--- START ---

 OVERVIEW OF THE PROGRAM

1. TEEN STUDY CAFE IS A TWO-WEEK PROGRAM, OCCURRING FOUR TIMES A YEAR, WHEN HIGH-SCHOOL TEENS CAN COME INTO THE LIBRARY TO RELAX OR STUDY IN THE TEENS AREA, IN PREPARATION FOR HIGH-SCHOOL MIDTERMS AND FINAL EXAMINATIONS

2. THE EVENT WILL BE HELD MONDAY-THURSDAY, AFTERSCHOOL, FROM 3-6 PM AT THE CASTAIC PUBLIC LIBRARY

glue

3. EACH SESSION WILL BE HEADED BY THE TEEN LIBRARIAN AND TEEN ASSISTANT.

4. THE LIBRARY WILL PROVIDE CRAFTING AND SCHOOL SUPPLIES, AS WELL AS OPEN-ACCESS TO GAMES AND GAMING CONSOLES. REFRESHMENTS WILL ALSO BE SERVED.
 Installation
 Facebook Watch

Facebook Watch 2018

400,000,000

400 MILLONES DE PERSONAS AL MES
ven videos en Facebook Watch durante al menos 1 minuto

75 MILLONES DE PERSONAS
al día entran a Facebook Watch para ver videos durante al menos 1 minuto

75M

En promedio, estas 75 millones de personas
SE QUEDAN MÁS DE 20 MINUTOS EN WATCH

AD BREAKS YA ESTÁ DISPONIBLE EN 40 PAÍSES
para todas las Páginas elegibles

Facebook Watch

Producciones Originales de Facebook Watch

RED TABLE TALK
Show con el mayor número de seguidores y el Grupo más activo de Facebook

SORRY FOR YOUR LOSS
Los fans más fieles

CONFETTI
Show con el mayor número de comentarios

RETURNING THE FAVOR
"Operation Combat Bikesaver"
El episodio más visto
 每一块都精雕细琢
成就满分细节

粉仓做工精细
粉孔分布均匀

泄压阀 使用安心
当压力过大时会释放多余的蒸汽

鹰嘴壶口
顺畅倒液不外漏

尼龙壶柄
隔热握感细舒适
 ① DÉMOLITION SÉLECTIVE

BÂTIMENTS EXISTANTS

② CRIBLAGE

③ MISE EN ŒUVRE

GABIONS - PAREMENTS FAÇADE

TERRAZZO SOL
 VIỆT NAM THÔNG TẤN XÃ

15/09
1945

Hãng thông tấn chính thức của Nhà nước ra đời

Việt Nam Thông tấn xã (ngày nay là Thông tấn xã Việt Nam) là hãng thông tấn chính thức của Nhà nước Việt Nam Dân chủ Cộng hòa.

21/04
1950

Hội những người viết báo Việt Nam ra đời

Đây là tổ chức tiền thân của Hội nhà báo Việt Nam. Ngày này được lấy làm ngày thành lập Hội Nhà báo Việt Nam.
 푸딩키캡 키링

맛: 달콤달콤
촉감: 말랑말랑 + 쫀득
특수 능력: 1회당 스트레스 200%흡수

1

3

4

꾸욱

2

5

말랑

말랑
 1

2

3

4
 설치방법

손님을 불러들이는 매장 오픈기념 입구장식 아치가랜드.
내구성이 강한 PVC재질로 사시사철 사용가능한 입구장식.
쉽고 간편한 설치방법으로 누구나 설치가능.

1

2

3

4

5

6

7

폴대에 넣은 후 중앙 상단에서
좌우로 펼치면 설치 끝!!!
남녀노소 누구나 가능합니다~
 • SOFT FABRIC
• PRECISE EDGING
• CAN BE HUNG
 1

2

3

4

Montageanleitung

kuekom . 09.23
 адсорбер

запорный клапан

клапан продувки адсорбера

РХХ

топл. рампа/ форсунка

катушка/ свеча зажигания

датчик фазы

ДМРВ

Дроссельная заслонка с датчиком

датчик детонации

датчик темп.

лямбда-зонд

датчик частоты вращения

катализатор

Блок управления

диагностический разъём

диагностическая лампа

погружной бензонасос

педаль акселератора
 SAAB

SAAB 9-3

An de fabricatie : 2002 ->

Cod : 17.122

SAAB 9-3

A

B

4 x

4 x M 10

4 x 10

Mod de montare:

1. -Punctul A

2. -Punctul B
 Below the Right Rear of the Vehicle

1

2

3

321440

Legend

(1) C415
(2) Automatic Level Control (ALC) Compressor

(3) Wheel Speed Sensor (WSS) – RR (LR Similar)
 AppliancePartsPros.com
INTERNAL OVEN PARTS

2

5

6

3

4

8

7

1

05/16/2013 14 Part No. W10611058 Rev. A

--- END ---

▸ WHAT IS NEEDED: In the records above, locate the lines holding the word "videos". Copy each of them.

▸ RESULT OF THE EXERCISE:
ven videos en Facebook Watch durante al menos 1 minuto
al día entran a Facebook Watch para ver videos durante al menos 1 minuto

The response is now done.